VTS reports that office demand is up in New York and Los Angeles and that Nationwide office demand experienced its 9th month in a row of year over year growth! But other cities, like Boston, San Francisco, and Seattle, aren’t doing so well. Denver feels like office demand is up compared to the pandemic years, at least Premises Commercial’s activity is up!

Demand for office space is skyrocketing, especially in New York City and Los Angeles

By Jane Thier

Big city living officially includes offices again.
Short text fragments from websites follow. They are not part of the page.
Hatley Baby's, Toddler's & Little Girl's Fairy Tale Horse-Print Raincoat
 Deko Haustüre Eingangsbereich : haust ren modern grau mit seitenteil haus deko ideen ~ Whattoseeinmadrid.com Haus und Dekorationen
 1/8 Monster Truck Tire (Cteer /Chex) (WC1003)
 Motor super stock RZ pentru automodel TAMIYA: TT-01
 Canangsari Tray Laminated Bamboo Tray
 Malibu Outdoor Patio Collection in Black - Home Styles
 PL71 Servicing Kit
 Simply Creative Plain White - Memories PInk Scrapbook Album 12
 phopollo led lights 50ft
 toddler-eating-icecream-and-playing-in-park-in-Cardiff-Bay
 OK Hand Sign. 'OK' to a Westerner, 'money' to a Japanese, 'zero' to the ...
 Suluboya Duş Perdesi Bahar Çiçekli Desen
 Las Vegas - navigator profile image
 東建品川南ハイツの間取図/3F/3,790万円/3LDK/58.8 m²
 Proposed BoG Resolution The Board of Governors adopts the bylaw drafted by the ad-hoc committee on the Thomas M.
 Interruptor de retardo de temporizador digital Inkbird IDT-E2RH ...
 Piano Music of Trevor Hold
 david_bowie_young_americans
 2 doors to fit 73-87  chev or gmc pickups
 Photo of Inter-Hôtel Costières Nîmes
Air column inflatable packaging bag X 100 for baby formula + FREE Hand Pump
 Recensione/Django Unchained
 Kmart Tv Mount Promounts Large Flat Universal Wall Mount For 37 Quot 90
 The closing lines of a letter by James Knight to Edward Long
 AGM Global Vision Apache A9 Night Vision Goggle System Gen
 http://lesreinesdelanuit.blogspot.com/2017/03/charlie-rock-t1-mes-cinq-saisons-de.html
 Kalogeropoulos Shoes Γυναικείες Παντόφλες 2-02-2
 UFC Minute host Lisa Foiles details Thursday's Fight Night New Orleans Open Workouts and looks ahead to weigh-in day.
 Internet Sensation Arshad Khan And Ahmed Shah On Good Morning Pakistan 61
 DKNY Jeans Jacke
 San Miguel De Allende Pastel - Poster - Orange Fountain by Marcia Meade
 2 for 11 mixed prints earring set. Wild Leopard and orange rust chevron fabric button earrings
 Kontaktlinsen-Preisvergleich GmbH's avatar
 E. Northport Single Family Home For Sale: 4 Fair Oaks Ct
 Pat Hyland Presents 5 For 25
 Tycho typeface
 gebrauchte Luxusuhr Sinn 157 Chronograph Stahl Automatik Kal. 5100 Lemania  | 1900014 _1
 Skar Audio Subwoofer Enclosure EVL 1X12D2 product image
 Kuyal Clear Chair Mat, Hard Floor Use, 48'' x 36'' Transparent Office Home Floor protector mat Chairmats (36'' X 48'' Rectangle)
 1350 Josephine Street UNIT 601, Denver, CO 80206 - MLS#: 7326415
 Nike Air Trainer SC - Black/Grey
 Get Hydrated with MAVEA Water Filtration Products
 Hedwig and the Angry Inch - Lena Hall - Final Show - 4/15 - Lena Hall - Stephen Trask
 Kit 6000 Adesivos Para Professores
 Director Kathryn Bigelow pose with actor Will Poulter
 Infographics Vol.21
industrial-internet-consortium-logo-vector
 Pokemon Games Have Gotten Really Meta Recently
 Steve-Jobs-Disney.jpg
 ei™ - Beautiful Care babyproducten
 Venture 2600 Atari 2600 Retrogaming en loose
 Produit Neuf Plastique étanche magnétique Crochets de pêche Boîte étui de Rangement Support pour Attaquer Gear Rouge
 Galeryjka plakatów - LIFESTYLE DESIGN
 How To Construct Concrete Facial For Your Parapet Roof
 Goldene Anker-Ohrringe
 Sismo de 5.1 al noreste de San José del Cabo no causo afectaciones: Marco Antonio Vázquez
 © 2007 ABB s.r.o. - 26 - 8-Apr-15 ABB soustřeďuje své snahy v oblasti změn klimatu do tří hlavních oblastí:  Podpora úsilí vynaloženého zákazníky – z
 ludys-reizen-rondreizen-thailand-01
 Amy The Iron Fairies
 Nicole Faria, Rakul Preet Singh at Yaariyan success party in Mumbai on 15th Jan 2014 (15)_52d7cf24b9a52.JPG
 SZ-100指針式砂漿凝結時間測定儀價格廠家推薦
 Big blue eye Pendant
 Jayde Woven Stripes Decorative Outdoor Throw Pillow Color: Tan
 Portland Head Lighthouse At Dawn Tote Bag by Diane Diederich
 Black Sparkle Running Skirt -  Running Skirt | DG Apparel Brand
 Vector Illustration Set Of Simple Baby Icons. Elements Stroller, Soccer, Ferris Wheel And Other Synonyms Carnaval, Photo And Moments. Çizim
Demand for office space in New York City and Los Angeles has reached the outer edges of the pre-pandemic rate of demand, according to the latest quarterly Office Demand Index from real estate software firm VTS, released Wednesday.

In March 2024, the nation’s two largest cities by population experienced their highest levels of office demand since August 2021. It’s part of a larger upward trend blanketing the U.S. as March marked the ninth consecutive month of positive year-over-year growth in office demand, VTS found. Perhaps that’s no surprise, as work-from-home rates, by their count, have dropped to their lowest ever since lockdowns.

The VTS Office Demand Index (VODI) tracks “unique new tenant tour requirements of office properties in core U.S. markets,” which the company uses as a leading indicator of office leasing activity. Last month, national office space demand grew from 58% to 65% of its average pre-pandemic level—which VTS chalks up both to a rising trend and a seasonal boost. (Office interest tends to pick up in springtime, the firm found.)

“We are hearing on the ground and on the streets that working from the office is increasingly becoming the norm again for many industries and metro areas,” Nick Romito, VTS chief executive, wrote in the report. But, naturally, some holdouts—more remote-work friendly cities like Seattle, Boston, and San Francisco—are digging their heels in, keeping steadily low in-office days, despite adding more jobs. “There is likely a significant culture shift at play,” Romito said.

Indeed, the work-from-home picture has become more and more fragmented in different U.S. cities, the report said. New York, Los Angeles, and Washington, D.C., are leading the return pack, while Boston, San Francisco, and Seattle trail behind.